The oldest society on campus is the Savoy Opera Society which performs two to three comic operettas a year.

===Sports Clubs===
The Union is responsible for administering all sports club, including rowing, ultimate frisbee and a competitive cheerleading squad. The highest ranked teams by BUCS points are women's basketball and fencing.

===Media===
The main Royal Holloway Students' Union building houses the Insanity Radio station, which was established in 1998. The station has twice won the Silver Award for Best Student Radio Station at BBC Radio 1's Student Radio Awards, and has also won the Best Marketing and Promotions Award three times since 1999.

Released monthly, Orbital is a student magazine published monthly, covering subjects from culture and arts to society and sport. The magazine format was introduce in the early 1990s and was preceded by a newspaper called The Egham Sun. The publication has a readership of 3,000, and a print media budget of around £10,000. Orbital was named runner-up at the 2000 Guardian Student Media Awards in the category of Student Magazine of the Year. The magazine was named the Best Student Magazine at the 2006 National Student Journalism Awards, as well as being nominated in two other categories: Best Student Critic and Best Student Photographer. Judges from the media industry said of the magazine, it is "gritty, witty, relevant and coherent, packaged with good design and strong front covers."

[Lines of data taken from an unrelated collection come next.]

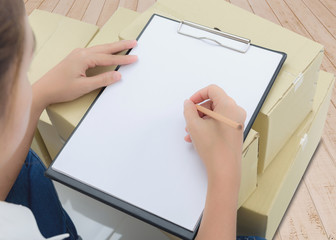 courier making notes in delivery receipt among parcels on boxes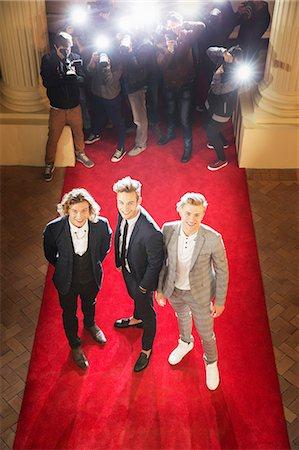 Portrait of smiling celebrities posing on red carpet Stock Photo - Premium Royalty-Free, Code: 6113-08088256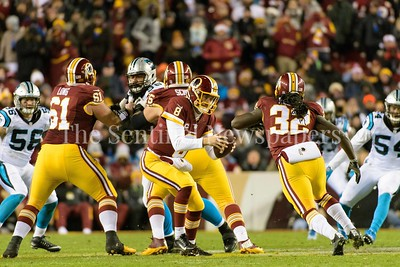 Kirk Cousins fakes a hand off to Robert Kelley.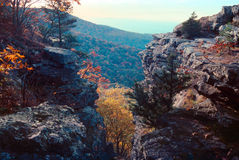 Early fall in the ozarks. View of Magazine mountain and fall foliage through a crevasse stock photo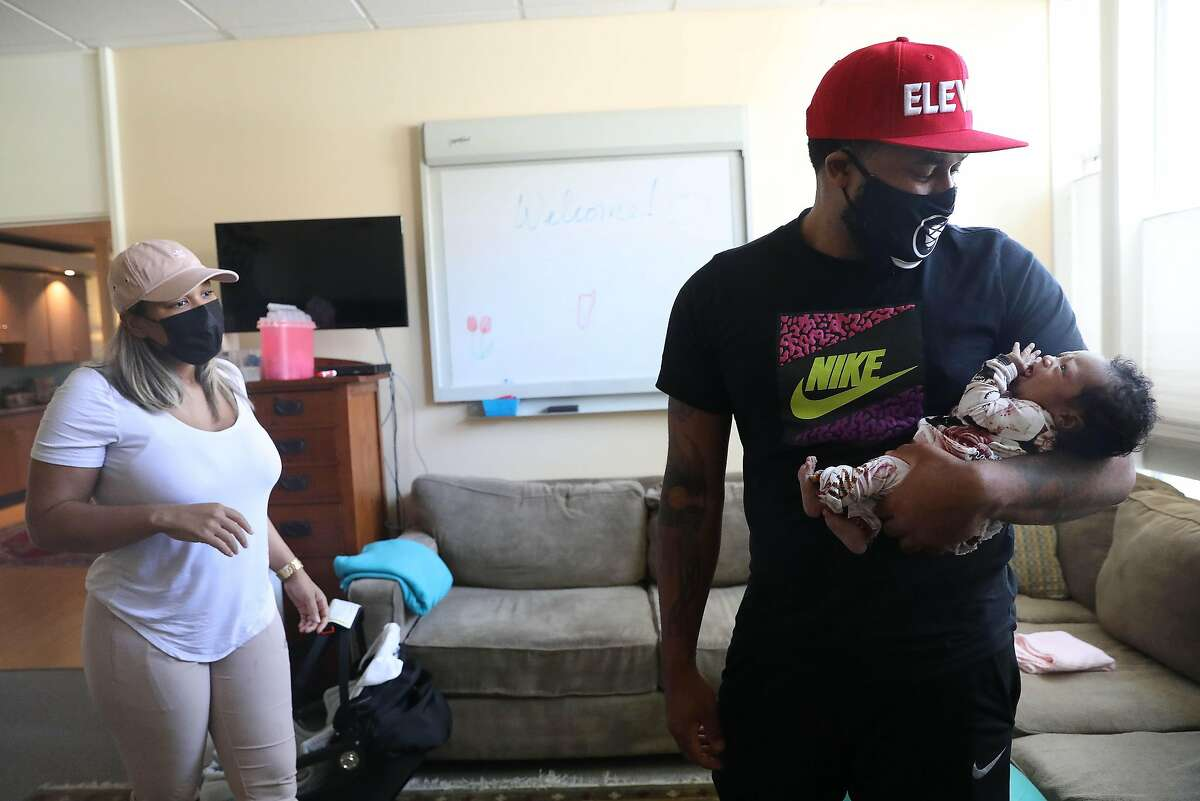 Prentice Powell holds newborn Shai Powell as his wife, Sarai McCall, looks on. Data show Black men such as Prentice, in many aspects, are more attentive to the needs of their young children than fathers from other racial groups.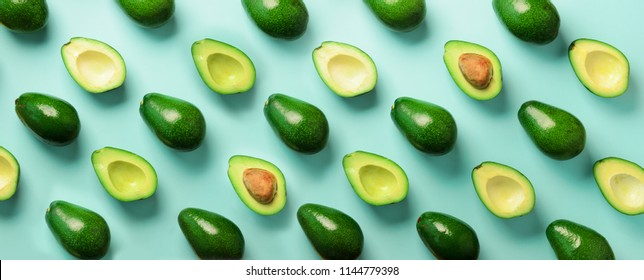 Avocado pattern on blue background. Top view. Banner. Pop art design, creative summer food concept. Green avocadoes, minimal flat lay style. Banner.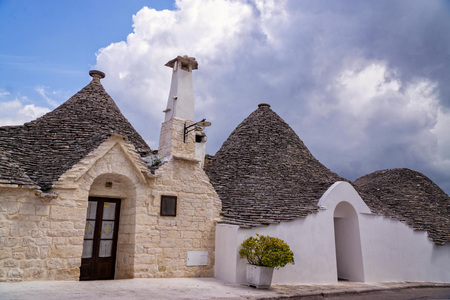 The architecture of Alberobello in southern Italy with its beautiful white houses and conical roofs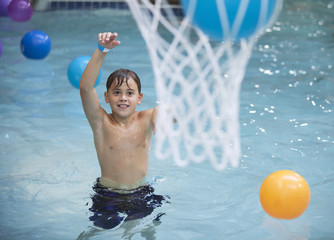 Young boy playing basketball at the indoor water park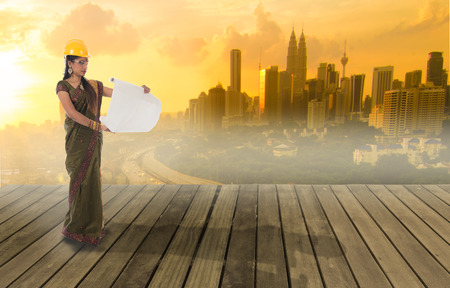 indian saree: traditional indian female engineer with kuala lumpur city background Stock Photo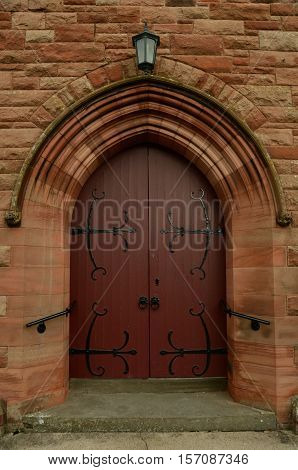 A view of a wooden church door with ornate hinges in Scone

In the 2012–2013 academic year, rhubarbTV became the Union's third ratified media outlet. Originally a web-based news station, it was started in 2010 by Nicholas Stylianou, who had previously served as Editor of the Orbital. The name is an acronym, standing for "Royal Holloway’s Unique Broadcasting and Recording Brand". The outlet now has a team of directors, camera operators and editors who specialise in the production of live-event broadcasts, news updates, game shows and short documentaries, all of which are published on YouTube.

===Fundraising===
The Union has a (RAG) unit which raises money for charity and acts as a mechanism for recording fundraising activities by Sports Clubs and Societies. Fundraising events are held throughout the year, which include an annual pantomime, cake sales, music gigs, bar crawls, and rag raids.